• Task to carry out
Arrange everything below, from the line containing "Which item among" down to the end of the data, as a Markdown table with columns No. and Line. Give one numbered row per line and leave out the blank lines.

## START Supplied material

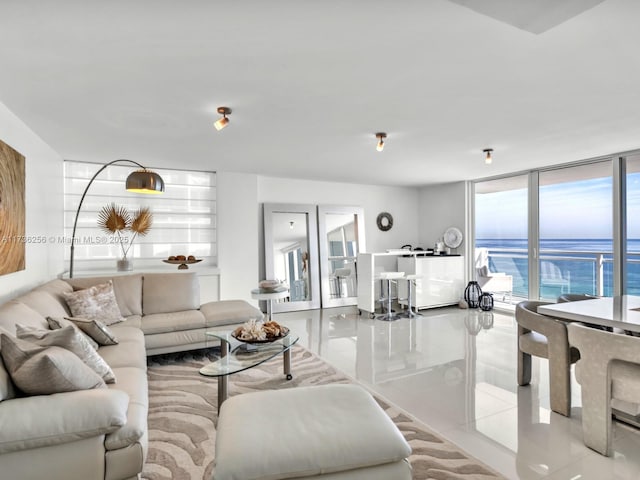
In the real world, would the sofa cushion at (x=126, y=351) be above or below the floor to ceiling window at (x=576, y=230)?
below

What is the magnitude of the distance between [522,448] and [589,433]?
42 cm

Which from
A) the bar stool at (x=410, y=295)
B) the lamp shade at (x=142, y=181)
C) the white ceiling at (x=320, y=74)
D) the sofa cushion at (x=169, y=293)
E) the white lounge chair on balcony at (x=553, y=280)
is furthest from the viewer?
the bar stool at (x=410, y=295)

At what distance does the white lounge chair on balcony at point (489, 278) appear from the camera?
6465 mm

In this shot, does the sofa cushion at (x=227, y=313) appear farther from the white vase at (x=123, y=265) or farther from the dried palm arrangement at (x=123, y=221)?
the dried palm arrangement at (x=123, y=221)

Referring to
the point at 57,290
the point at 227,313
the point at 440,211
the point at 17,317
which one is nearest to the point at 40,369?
the point at 17,317

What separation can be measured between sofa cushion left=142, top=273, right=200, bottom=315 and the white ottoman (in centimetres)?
269

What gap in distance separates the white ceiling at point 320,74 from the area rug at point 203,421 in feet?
7.51

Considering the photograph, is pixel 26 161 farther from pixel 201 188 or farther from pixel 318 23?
pixel 318 23

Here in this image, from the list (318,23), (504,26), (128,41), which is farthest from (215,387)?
(504,26)

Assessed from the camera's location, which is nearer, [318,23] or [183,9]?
[183,9]

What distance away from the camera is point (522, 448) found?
2.18 meters

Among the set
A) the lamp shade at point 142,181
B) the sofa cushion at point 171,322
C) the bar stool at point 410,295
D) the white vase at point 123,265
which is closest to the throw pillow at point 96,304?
the sofa cushion at point 171,322

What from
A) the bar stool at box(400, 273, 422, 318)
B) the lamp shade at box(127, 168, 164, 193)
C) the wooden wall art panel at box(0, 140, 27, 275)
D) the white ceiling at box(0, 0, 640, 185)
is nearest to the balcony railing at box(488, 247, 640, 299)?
the white ceiling at box(0, 0, 640, 185)

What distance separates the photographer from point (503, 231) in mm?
6426
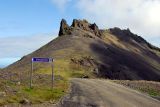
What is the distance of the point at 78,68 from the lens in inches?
7156

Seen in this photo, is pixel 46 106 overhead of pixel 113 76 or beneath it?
beneath

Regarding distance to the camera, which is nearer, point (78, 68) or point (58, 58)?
point (78, 68)

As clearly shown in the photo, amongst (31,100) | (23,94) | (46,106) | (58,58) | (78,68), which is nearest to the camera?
(46,106)

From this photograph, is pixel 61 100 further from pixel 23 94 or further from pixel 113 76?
pixel 113 76

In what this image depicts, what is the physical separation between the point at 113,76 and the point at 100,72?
6.49m

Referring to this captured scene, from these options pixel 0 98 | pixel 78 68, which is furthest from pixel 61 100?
pixel 78 68

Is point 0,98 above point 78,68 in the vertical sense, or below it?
below

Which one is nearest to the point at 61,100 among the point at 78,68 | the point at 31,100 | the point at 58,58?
the point at 31,100

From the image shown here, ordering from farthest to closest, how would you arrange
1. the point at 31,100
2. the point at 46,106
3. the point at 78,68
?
the point at 78,68, the point at 31,100, the point at 46,106

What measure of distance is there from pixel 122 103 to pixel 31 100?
24.2 feet

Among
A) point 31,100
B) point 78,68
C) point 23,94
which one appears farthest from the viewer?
point 78,68

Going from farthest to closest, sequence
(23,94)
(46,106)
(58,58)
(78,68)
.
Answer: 1. (58,58)
2. (78,68)
3. (23,94)
4. (46,106)

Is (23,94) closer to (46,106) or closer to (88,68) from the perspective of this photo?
(46,106)

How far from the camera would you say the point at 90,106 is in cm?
3581
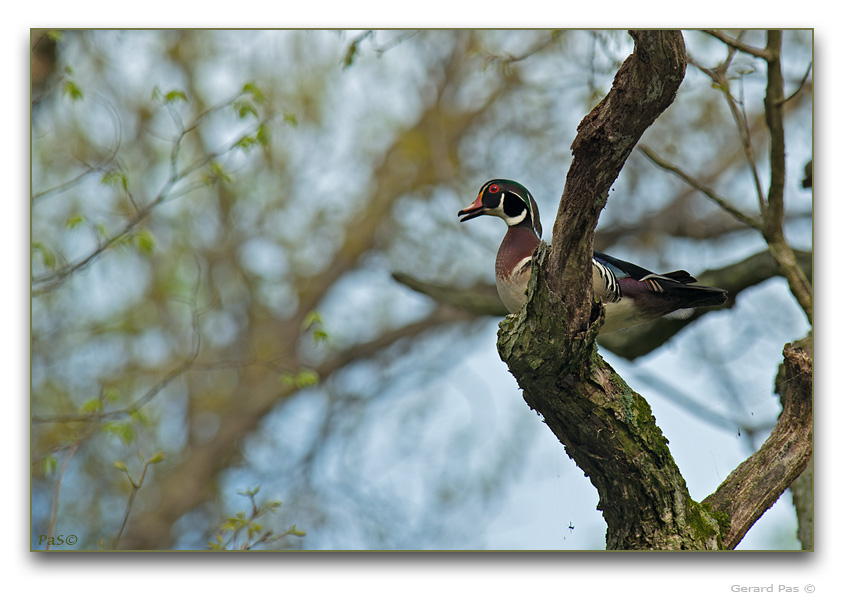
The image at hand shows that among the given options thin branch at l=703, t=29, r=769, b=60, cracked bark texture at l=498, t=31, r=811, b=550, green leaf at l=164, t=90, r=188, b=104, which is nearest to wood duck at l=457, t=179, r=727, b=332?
cracked bark texture at l=498, t=31, r=811, b=550

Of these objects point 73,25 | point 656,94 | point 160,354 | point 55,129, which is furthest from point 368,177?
point 656,94

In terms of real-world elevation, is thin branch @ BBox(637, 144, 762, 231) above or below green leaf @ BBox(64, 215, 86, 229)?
below

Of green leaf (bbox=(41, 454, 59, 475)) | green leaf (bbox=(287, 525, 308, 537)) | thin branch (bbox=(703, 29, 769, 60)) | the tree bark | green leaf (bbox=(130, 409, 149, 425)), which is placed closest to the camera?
the tree bark

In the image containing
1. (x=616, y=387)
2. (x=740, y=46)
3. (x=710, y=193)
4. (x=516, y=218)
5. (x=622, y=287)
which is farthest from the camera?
(x=710, y=193)

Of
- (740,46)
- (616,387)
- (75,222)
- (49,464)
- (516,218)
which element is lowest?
(616,387)

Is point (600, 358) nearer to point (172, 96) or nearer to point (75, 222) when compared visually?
point (172, 96)

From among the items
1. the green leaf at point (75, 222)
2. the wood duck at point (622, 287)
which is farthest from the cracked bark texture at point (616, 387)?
the green leaf at point (75, 222)

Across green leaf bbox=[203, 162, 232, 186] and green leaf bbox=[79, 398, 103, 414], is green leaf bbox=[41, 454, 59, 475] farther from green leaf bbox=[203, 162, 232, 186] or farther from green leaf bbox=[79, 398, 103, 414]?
green leaf bbox=[203, 162, 232, 186]

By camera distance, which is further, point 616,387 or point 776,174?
point 776,174

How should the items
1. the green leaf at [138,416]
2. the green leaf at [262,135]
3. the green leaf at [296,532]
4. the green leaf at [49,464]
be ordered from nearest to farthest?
the green leaf at [296,532] → the green leaf at [49,464] → the green leaf at [138,416] → the green leaf at [262,135]

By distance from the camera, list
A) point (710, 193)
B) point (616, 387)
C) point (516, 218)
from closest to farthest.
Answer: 1. point (616, 387)
2. point (516, 218)
3. point (710, 193)

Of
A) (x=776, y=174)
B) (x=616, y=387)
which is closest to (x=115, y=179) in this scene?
(x=616, y=387)

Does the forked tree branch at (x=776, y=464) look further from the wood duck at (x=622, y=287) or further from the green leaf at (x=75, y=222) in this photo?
the green leaf at (x=75, y=222)
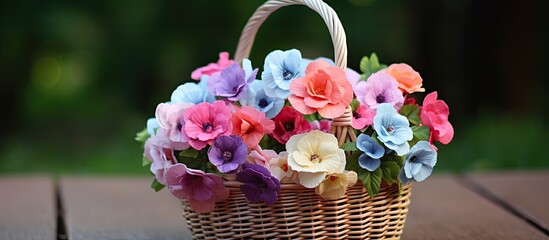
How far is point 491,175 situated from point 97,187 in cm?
112

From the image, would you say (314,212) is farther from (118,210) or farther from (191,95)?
(118,210)

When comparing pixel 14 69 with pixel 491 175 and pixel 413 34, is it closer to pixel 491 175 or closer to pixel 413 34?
pixel 413 34

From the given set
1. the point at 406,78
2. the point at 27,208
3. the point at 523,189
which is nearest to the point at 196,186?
the point at 406,78

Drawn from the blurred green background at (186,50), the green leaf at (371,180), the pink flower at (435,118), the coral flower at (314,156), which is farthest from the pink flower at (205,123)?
the blurred green background at (186,50)

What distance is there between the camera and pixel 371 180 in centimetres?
127

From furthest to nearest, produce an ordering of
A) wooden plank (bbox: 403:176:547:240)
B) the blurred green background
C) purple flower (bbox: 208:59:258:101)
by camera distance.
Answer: the blurred green background → wooden plank (bbox: 403:176:547:240) → purple flower (bbox: 208:59:258:101)

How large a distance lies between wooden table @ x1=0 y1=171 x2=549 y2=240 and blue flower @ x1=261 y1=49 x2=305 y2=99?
45 centimetres

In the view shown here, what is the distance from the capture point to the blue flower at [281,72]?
1301 millimetres

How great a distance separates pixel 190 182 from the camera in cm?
132

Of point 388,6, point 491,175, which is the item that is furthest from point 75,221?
point 388,6

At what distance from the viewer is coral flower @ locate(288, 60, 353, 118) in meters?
1.26

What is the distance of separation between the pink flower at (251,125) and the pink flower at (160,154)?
0.42 ft

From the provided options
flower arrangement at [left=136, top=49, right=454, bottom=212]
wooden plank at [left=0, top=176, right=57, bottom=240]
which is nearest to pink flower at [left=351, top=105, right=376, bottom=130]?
flower arrangement at [left=136, top=49, right=454, bottom=212]

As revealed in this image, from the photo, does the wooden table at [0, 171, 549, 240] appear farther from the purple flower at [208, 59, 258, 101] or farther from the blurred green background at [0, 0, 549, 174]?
the blurred green background at [0, 0, 549, 174]
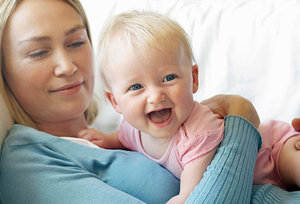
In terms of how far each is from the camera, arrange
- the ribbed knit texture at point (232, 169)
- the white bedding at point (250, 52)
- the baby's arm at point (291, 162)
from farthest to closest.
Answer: the white bedding at point (250, 52), the baby's arm at point (291, 162), the ribbed knit texture at point (232, 169)

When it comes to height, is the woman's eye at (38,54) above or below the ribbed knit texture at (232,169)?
above

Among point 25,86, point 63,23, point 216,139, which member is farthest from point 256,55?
point 25,86

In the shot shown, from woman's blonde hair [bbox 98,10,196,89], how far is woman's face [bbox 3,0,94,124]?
24 cm

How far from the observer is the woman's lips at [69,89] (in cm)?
129

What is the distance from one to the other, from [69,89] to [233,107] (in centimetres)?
55

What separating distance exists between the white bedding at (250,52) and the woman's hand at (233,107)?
0.38m

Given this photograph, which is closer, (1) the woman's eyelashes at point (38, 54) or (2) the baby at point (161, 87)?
(2) the baby at point (161, 87)

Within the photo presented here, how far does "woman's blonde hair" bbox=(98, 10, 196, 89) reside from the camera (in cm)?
99

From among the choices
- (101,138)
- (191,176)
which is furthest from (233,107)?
(101,138)

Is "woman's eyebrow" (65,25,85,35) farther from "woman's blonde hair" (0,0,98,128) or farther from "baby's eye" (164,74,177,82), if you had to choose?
"baby's eye" (164,74,177,82)

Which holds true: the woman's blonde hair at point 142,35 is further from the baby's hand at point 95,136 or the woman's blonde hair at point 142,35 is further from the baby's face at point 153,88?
the baby's hand at point 95,136

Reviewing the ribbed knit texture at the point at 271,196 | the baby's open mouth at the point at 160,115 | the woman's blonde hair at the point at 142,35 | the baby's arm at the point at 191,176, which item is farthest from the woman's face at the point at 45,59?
the ribbed knit texture at the point at 271,196

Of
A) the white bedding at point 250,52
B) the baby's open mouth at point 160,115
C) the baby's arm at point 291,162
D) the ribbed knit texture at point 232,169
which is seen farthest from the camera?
the white bedding at point 250,52

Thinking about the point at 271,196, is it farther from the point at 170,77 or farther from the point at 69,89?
the point at 69,89
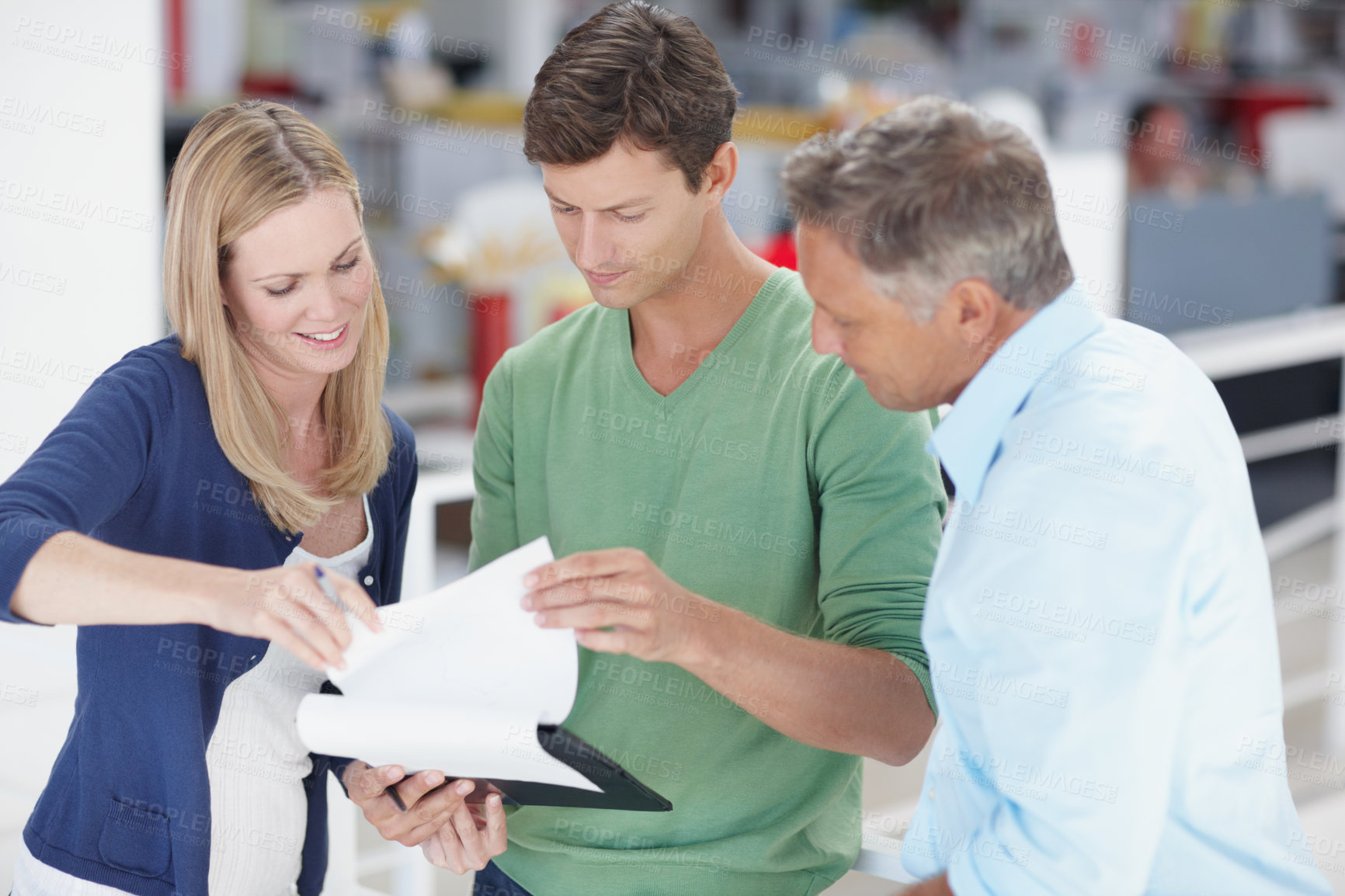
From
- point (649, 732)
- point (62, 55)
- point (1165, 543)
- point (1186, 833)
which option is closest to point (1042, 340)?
point (1165, 543)

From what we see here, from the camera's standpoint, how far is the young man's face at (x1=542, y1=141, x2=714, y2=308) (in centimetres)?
121

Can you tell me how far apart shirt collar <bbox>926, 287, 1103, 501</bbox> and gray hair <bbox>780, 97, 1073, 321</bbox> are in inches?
0.8

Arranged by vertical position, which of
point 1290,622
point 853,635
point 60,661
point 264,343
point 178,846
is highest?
point 264,343

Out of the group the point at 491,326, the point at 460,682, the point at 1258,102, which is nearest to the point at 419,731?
the point at 460,682

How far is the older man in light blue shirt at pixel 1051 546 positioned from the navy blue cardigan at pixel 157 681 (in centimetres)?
61

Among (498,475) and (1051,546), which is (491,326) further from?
(1051,546)

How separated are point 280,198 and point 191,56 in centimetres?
645

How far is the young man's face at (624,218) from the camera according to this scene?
1205 mm

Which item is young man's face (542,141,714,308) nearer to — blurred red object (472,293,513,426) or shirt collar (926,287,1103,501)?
shirt collar (926,287,1103,501)

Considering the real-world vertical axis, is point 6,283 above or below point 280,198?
below

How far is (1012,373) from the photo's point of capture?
92cm

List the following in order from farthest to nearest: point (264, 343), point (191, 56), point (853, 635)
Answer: point (191, 56) < point (264, 343) < point (853, 635)

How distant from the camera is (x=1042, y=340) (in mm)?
921

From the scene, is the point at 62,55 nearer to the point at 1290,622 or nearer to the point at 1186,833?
the point at 1186,833
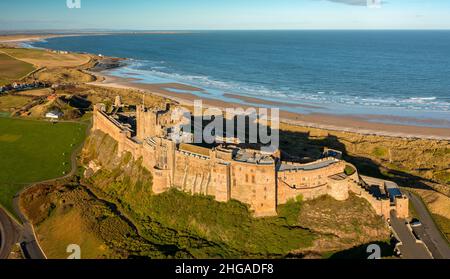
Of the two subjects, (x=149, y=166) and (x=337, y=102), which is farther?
(x=337, y=102)

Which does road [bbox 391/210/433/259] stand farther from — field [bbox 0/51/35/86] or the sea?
field [bbox 0/51/35/86]

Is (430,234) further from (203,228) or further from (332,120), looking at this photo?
(332,120)

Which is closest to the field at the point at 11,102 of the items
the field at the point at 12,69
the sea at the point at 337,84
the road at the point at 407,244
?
the field at the point at 12,69

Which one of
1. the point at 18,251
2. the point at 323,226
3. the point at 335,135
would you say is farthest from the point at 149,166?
the point at 335,135

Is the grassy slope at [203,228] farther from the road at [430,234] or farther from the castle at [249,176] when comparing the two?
the road at [430,234]

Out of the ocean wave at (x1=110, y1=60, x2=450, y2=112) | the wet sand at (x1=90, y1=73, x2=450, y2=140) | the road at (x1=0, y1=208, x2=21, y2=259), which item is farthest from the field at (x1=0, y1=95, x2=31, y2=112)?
the road at (x1=0, y1=208, x2=21, y2=259)

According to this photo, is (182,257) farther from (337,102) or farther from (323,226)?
(337,102)

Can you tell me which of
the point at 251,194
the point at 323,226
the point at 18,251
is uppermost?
the point at 251,194
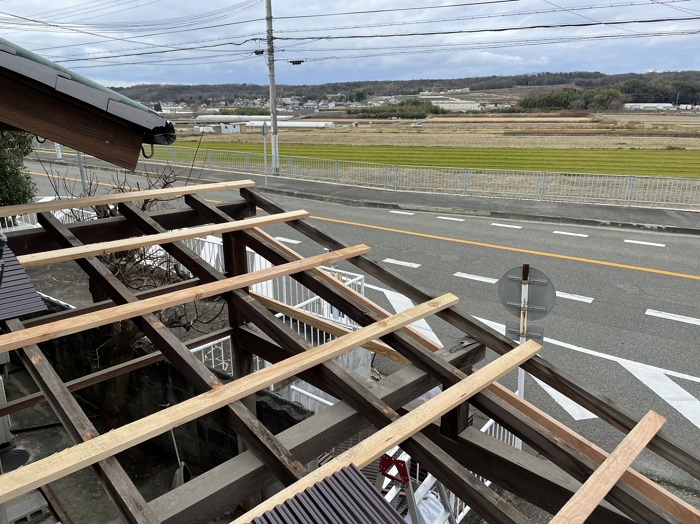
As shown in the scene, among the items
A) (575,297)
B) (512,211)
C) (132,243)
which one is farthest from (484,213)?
(132,243)

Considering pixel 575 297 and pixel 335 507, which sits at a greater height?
pixel 335 507

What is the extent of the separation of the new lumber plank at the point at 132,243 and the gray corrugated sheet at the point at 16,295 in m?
0.34

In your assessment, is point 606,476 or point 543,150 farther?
point 543,150

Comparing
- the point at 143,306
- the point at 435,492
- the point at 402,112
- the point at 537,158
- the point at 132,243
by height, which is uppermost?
the point at 402,112

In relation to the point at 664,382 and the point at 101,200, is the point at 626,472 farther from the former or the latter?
the point at 664,382

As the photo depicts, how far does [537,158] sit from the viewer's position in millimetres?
42062

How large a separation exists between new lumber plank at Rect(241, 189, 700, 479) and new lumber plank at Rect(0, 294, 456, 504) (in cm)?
60

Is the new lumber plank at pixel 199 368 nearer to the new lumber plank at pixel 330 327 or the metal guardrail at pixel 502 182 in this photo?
the new lumber plank at pixel 330 327

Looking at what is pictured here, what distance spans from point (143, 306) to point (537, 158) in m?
42.7

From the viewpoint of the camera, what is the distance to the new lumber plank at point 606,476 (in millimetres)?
2365

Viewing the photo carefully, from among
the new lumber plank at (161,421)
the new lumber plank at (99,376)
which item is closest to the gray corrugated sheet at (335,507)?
the new lumber plank at (161,421)

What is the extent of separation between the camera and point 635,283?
1255 centimetres

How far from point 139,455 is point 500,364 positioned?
20.1ft

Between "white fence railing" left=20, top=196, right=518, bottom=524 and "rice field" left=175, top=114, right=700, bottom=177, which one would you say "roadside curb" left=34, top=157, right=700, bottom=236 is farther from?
"rice field" left=175, top=114, right=700, bottom=177
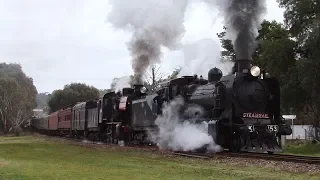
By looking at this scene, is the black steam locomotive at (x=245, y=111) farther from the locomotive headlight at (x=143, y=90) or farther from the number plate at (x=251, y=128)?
the locomotive headlight at (x=143, y=90)

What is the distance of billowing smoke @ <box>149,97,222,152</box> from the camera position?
63.0 ft

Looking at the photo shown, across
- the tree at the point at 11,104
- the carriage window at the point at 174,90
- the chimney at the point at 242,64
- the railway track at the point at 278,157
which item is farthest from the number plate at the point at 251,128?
the tree at the point at 11,104

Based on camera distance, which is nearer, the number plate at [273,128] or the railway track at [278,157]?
the railway track at [278,157]

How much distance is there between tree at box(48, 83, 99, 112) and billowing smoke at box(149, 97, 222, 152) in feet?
254

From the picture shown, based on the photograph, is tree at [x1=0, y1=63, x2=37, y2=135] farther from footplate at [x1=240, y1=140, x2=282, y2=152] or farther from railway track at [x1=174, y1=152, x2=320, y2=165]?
footplate at [x1=240, y1=140, x2=282, y2=152]

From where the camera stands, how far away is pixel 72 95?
98.9 meters

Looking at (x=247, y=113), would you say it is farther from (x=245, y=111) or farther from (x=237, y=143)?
(x=237, y=143)

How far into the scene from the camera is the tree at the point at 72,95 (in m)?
99.0

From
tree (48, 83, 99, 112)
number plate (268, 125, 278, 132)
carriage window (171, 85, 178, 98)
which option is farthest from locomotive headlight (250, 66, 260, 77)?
tree (48, 83, 99, 112)

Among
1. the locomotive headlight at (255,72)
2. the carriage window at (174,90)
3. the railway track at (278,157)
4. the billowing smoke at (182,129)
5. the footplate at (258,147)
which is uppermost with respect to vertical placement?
the locomotive headlight at (255,72)

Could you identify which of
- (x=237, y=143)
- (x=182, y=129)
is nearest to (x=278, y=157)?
(x=237, y=143)

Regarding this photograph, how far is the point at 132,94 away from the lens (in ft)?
96.4

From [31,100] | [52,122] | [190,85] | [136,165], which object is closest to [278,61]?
[190,85]

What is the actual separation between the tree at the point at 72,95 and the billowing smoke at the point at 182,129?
3051 inches
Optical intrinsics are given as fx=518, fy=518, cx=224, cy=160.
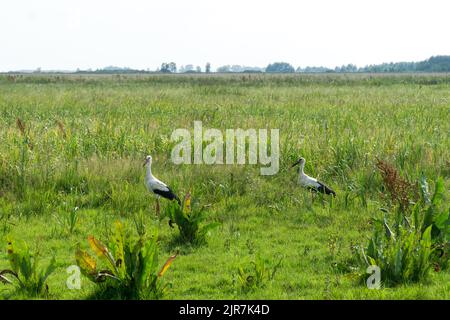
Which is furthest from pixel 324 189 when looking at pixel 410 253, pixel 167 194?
pixel 410 253

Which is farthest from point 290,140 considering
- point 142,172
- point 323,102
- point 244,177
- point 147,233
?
point 323,102

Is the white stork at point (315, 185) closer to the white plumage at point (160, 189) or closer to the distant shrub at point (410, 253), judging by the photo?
the white plumage at point (160, 189)

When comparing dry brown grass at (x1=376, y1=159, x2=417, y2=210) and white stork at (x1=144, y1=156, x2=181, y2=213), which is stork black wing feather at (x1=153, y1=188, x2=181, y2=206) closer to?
white stork at (x1=144, y1=156, x2=181, y2=213)

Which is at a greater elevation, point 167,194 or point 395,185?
point 395,185

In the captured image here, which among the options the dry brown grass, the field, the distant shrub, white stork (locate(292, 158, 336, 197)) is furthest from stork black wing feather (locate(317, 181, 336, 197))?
the distant shrub

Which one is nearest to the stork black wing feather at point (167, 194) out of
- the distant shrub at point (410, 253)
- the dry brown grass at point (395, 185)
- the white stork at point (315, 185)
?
the white stork at point (315, 185)

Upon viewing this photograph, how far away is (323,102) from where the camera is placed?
1013 inches

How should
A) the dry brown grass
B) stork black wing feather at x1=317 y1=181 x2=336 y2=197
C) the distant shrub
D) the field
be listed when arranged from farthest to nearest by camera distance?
1. stork black wing feather at x1=317 y1=181 x2=336 y2=197
2. the dry brown grass
3. the field
4. the distant shrub

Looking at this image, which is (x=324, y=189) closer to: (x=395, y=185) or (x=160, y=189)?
(x=395, y=185)

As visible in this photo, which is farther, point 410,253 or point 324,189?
point 324,189

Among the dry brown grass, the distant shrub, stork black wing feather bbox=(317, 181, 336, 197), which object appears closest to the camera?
the distant shrub

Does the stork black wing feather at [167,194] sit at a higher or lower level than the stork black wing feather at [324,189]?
higher

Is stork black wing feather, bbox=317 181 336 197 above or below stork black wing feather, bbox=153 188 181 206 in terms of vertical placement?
below
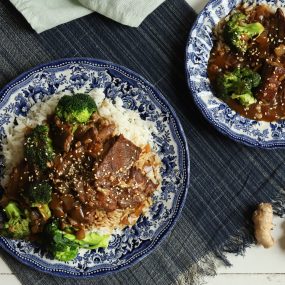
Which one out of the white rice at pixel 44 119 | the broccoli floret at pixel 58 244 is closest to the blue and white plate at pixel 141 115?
the white rice at pixel 44 119

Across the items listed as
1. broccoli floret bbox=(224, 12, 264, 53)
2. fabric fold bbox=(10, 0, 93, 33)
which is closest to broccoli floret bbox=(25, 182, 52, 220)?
fabric fold bbox=(10, 0, 93, 33)

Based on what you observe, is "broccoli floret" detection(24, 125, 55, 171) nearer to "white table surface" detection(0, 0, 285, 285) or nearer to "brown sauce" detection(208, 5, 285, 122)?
"brown sauce" detection(208, 5, 285, 122)

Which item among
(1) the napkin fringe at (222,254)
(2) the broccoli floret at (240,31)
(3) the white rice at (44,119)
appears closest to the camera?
(3) the white rice at (44,119)

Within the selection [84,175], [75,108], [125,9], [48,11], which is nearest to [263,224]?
[84,175]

## END Supplied material

• Task answer
| No. | Line |
|---|---|
| 1 | Which item among |
| 2 | (1) the napkin fringe at (222,254) |
| 3 | (2) the broccoli floret at (240,31) |
| 4 | (3) the white rice at (44,119) |
| 5 | appears closest to the camera? |
| 6 | (3) the white rice at (44,119) |
| 7 | Within the selection [84,175], [75,108], [125,9], [48,11], which is nearest to [263,224]? |
| 8 | [84,175] |